There are three rookies on this year's MotoGP grid, and it would've been a problem for any of their respective team-mates if the rookies in question were running them close.
It's not a problem Gresini Ducati rider Alex Marquez has had to worry about - Fermin Aldeguer has been improving at an impressive rate, but as evidenced by Marquez's actual championship lead he's had Aldeguer more than covered.
It's not a problem LCR Honda rider Johann Zarco has had to worry about - Somkiat Chantra has not laid a glove on him, as has been expected, and that was before Chantra's form tailed off badly in recent weeks, at least in part due to arm pump that he has now undergone surgery on.
It's not a problem Trackhouse Aprilia rider Raul Fernandez has had to worry about… because he isn't being run close by Ai Ogura. He is being blown out. By every metric.
Fernandez's start to 2025 has been a well-documented, widely-noticed catastrophe. Looking at the numbers feels like rubber-necking, and reciting them feels like piling on.
Trackhouse Aprilia riders in relevant MotoGP sessions

Friday practice (Q0)
Fernandez 2-3 Ogura
Ogura 0.218s faster on average
Saturday qualifying
Fernandez 0-5 Ogura
Ogura 0.294s faster on average (taking fastest lap across Q1/Q2)
Saturday sprint
Fernandez 0-5 Ogura
Ogura 7.130s ahead on average
Sunday grand prix*
Fernandez 0-5 Ogura
Ogura 11.758s ahead on average
Points
Fernandez 6
Ogura 37
Championship position
Fernandez 19th
Ogura 8th
*ignoring Ogura's Argentina DSQ as it was not a performance differentiator
Fernandez was always going to be under threat from Ogura, reputationally, but it wasn't supposed to be like this. The 24-year-old Spaniard hasn't lived up to his phenomenal Moto2 form in MotoGP, but last year he at least gave the more experienced Miguel Oliveira a good fight.
Something seems fundamentally broken, and Fernandez's outlook on what it is has changed during the season. In the early going he was talking about psychological struggles, mistakes at the worst moments in weekends, cracking under pressure. He at least sounded happy with the bike.

But after the Spanish Grand Prix he described himself as "super angry" and "understanding nothing on the bike".
Fernandez feels the 2025 Aprilia as currently assembled has sapped him of his ability to maximise high-speed corners, struggling on the front and overheating it into an unusable state.
"I cannot be fast. I feel that I cannot turn the bike," he lamented.
"I feel that overall the bike is very different to last year, we don't have a base set-up for me, one that I start the weekend with and I can be fast."
Of the brutal comparison to Ogura, Fernandez said: "He is making a super good job. But if I see my race and his race, it was the same - but I'm super slow compared to him.

"It's easy to see what he's doing. He's going six tenths per lap more or less faster than me. It's easy to see. The difficult thing is how he can ride the bike how he wants, and I cannot. And it's very frustrating."

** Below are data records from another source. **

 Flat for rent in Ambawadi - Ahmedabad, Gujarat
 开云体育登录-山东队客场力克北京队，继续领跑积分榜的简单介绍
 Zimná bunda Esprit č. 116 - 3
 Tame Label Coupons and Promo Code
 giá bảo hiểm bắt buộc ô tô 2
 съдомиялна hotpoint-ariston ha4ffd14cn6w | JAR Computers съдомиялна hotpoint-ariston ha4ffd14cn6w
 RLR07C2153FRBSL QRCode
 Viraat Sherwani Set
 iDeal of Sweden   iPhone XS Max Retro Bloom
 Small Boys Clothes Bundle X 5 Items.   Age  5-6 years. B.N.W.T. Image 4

Fernandez was an Aprilia-contracted rider at Trackhouse last year, but is now a Trackhouse-contracted rider, though one Aprilia continues to keep an eye on.
He has a lofty role this year in being the only Aprilia regular with extensive knowledge of last year's bike relative to this year's, but that sure doesn't look to be paying off - and the security blanket of his two-year deal is clearly providing no relief.

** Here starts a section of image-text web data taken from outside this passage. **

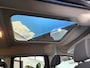 Ford Tourneo Connect MINICAMPER, pano,carplay,camera
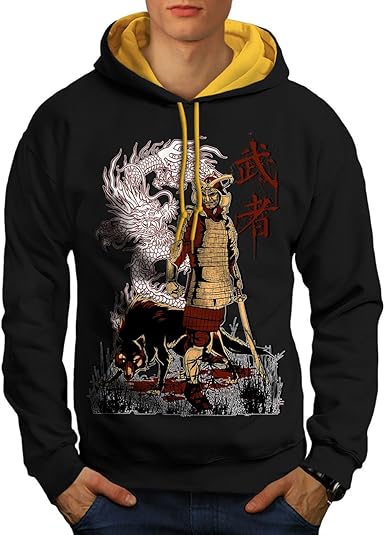 dragon hoodie amazon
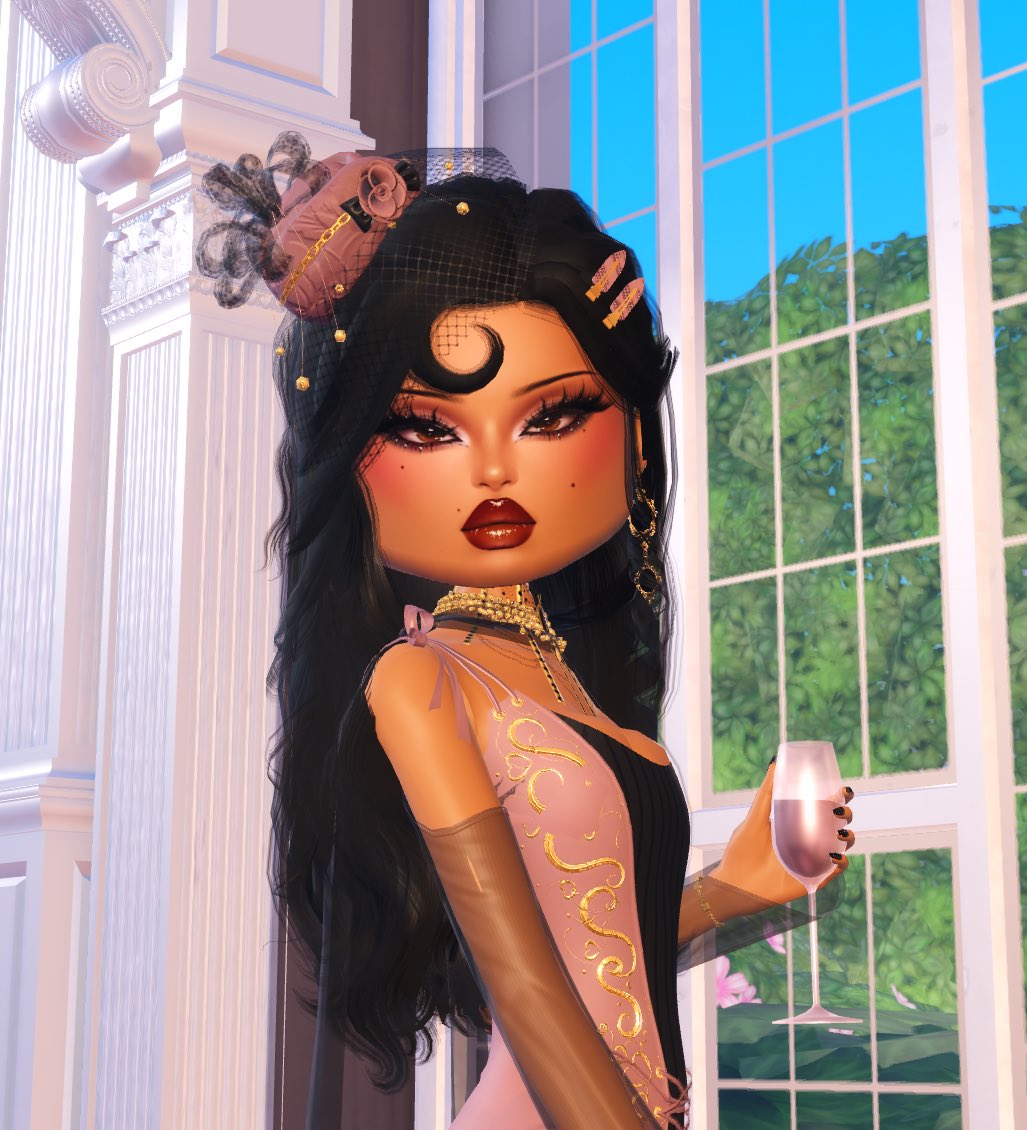 victoria .⋆⁺₊ fashion mogul ⋆౨ৎ˚⟡ tweet media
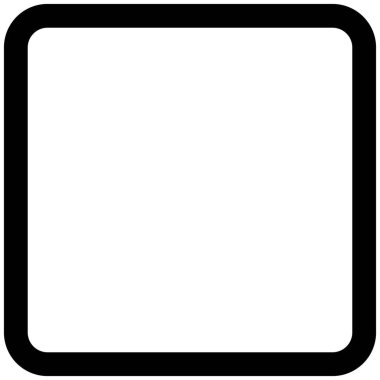 Çamaşır yıkadıktan sonra giysileri kurutmak.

While there has been no public indication from Trackhouse that Fernandez's contract for 2026 is anything but iron-tight, it axiomatically cannot be iron-tight when the pace is like this.

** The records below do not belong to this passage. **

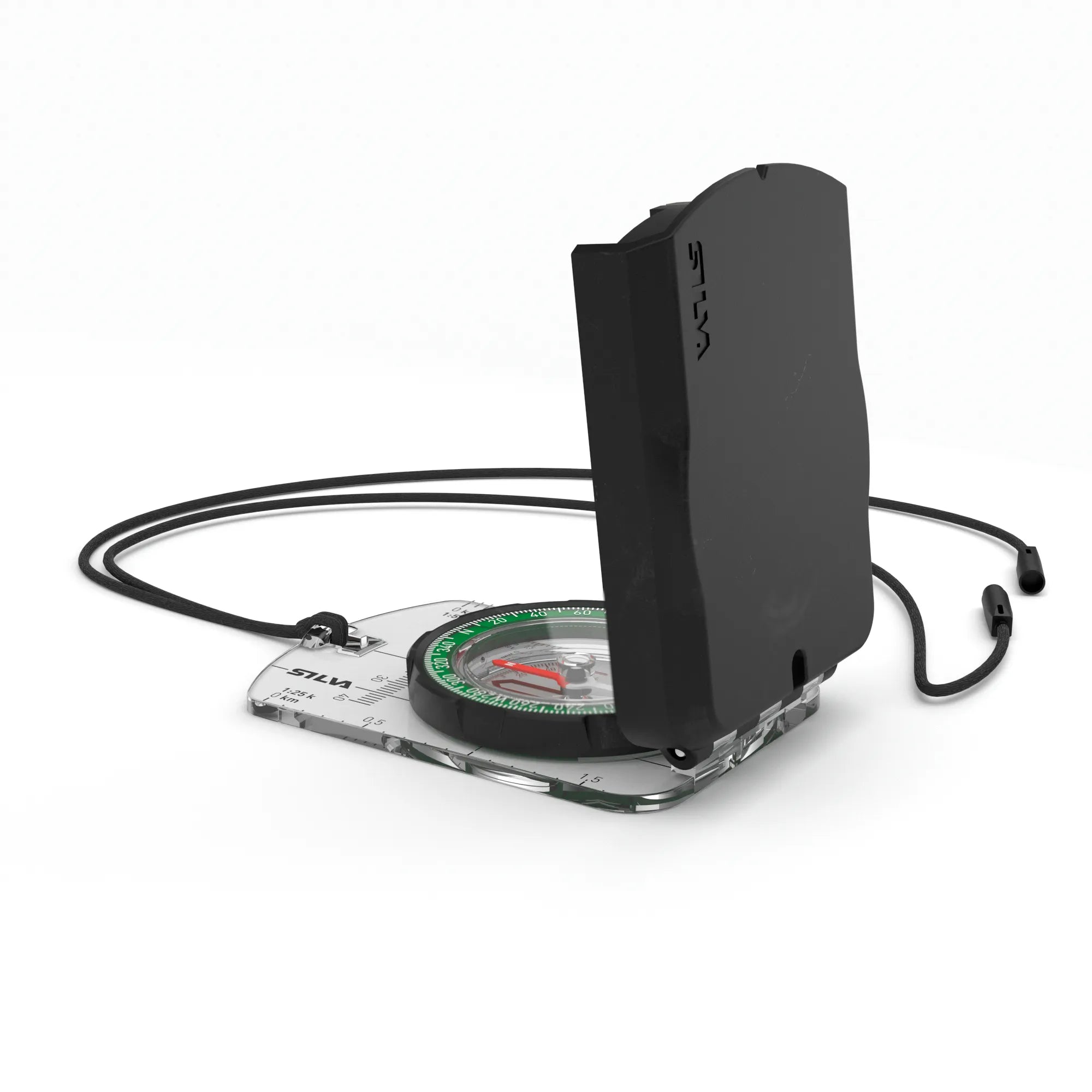 Ranger S_37467_37469_37471_detail 1 2023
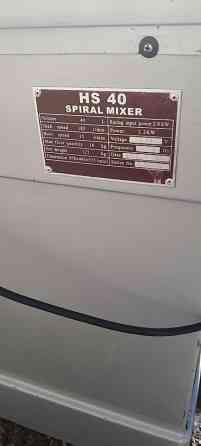 Блендер, миксер Бишкек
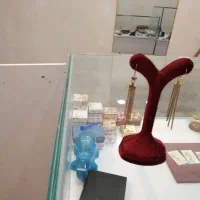 طلا با  درصد پایین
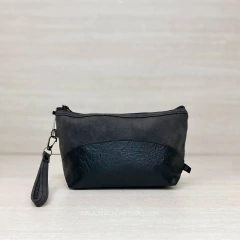NECESER AMAYRA - tienda online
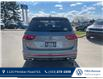 2022 Volkswagen Tiguan Highline R-Line (Stk: 25105A) in Calgary - Image 6 of 12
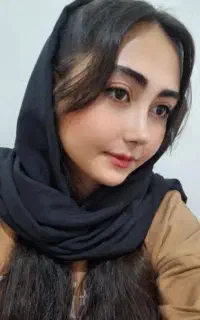 جراحی زیبایی بینی با شرایط ویژه در اردبیل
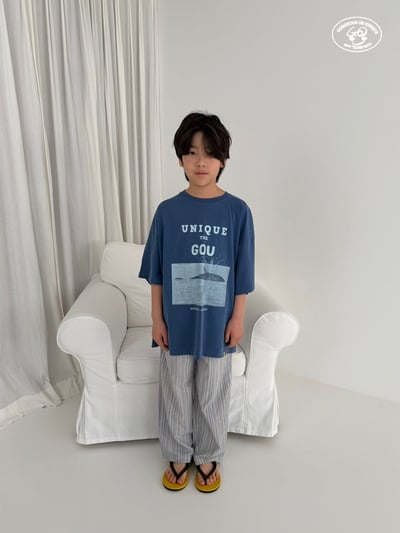 041637英文上衣(三色)13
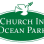 Church In Ocean Park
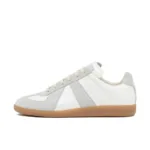 Maison Margiela Replica German Army Trainer S57WS0236P1895101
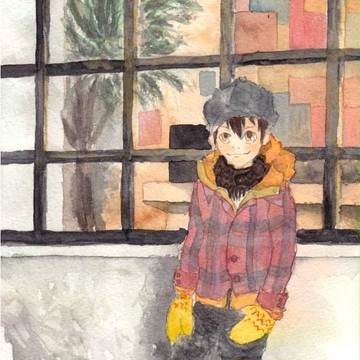 服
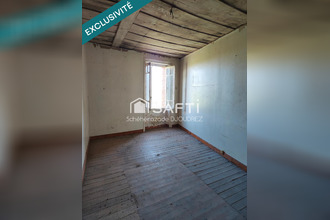 achat maison mouchamps 85640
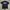 Patagonia Casual T-shirt Pria black photo 1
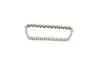 B19209 Комплект ланцюга ГРМ Audi A3/A4/Skoda Octavia/Superb/VW Golf 1.8-2.0TFSI 04-15 (OE VAG) BORSEHUNG підбір по vin на Brocar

And the fact he's being destroyed in races, arguably to a bigger extent than in qualifying, is maybe the biggest indictment. Fernandez's biggest issue as a MotoGP rider used to be that he struggled to be on the pace on Friday and would run out of time to turn his weekend around, but currently the gap between him and Ogura only grows the further they go into a weekend.
But that's only further evidence of the fact that something is fundamentally off, maybe fundamentally broken.
The Race understands there's a belief within the Aprilia camp that the psychological side is a big problem on Fernandez's side, and that it has observed him in a vicious circle - spiralling when a weekend isn't going right.
There's also a feeling that Fernandez has picked up some riding style changes relative to last year that are proving less effective - and that he just needs a reset.
In the Monday test after the Spanish GP, Fernandez felt he'd finally found a base set-up solution and also said that Aprilia "gave me something" that improved his feeling on the bike.
He said he'd run a 1m36.9s on used tyres (his best lap from the weekend was a 1m36.7s in qualifying) but acknowledged the post-race test presented optimum grip conditions as it always does - describing himself as deliberately "optimistic but realistic" and waiting for the French Grand Prix at Le Mans to draw some real conclusions.
To say those conclusions must be positive at Le Mans is to almost waste kilobytes of text. Fernandez is in such a hole that going anywhere but up is unthinkable.